Problem to solve: All that is wanted is the exact lines from the first line of the data below through the line with "Giorni di risaie", both ends included, with pictures omitted.

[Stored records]
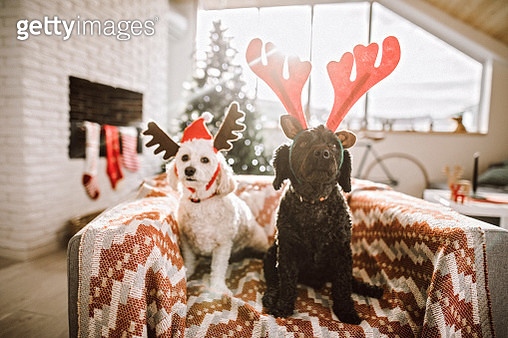 Adorable Pets Dressed As Reindeer - gettyimageskorea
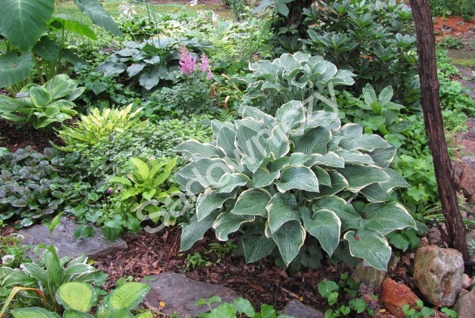 Funkia Hosta Revolution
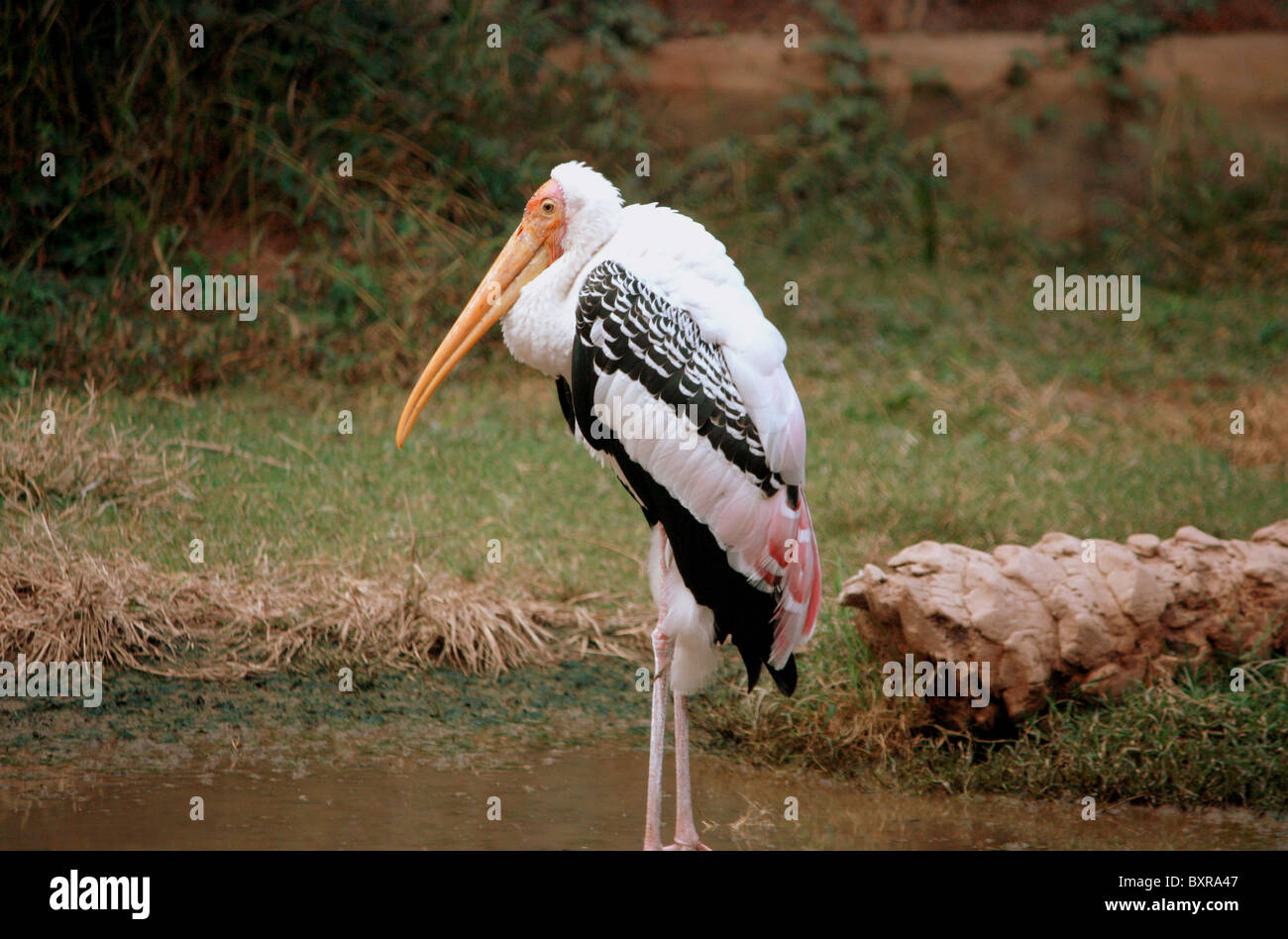 The Painted Stork (Mycteria leucocephala) is a large wading bird in the stork family. Bharatpur  Bird Sanctuary.Well - Stock Image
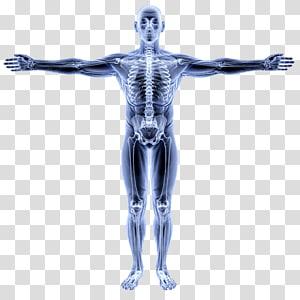 Vitruvian Man Human Anatomy Atlas Human body Organ, alberta shape PNG clipart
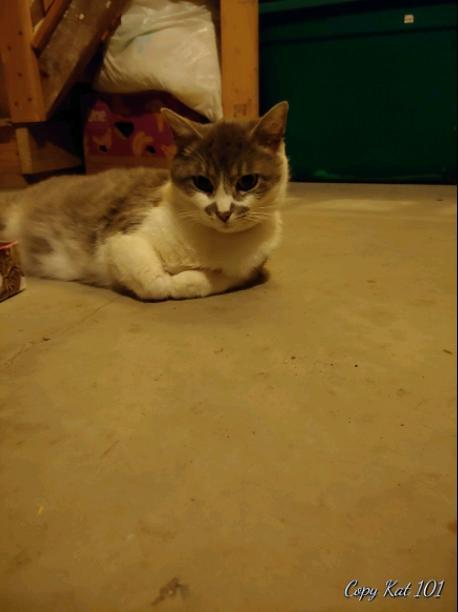 sooo.....meet my cat mabel!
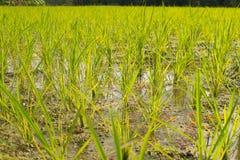Giorni di risaie dopo la piantatura fotografia stock libera da diritti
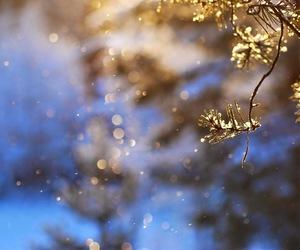 amazing, blue, and light image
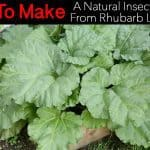 How To Make A Natural Insecticide From Rhubarb Leaves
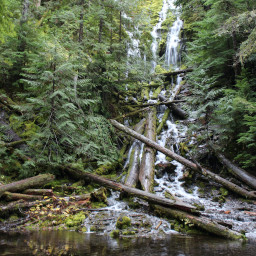 A forest waterfall pouring over fallen logs into a pond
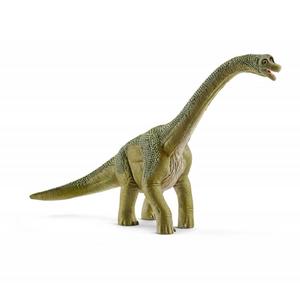 Brachiosaurus - TREEHOUSE kid and craft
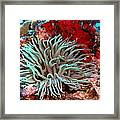 Giant Green Sea Anemone Against Red Coral Framed Print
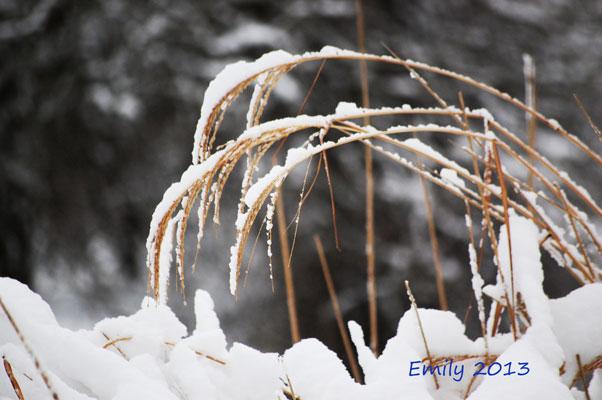 Winter_2010-046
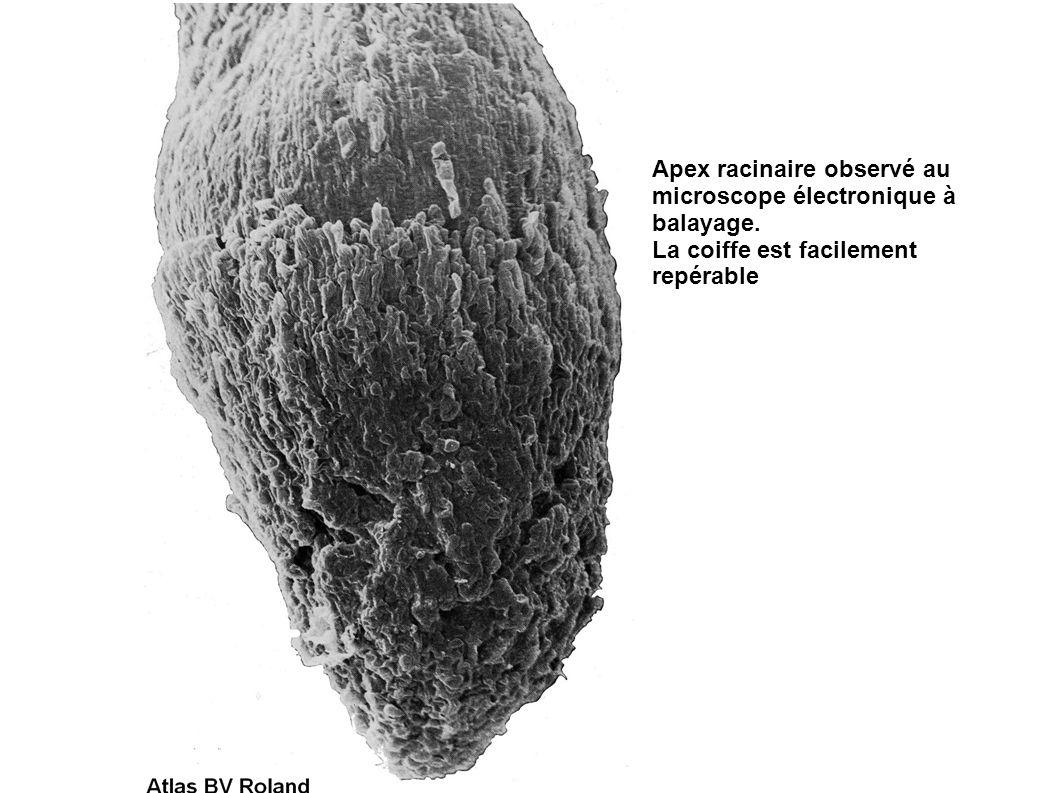 Apex racinaire observé au microscope électronique à balayage. La coiffe est facilement repérable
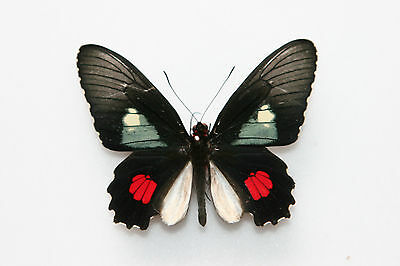 Butterfly x1 male Parides anchises cymochles  (Trinidad) endemic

Exercise output:
 Adorable Pets Dressed As Reindeer - gettyimageskorea
 Funkia Hosta Revolution
 The Painted Stork (Mycteria leucocephala) is a large wading bird in the stork family. Bharatpur  Bird Sanctuary.Well - Stock Image
 Vitruvian Man Human Anatomy Atlas Human body Organ, alberta shape PNG clipart
 sooo.....meet my cat mabel!
Giorni di risaie dopo la piantatura fotografia stock libera da diritti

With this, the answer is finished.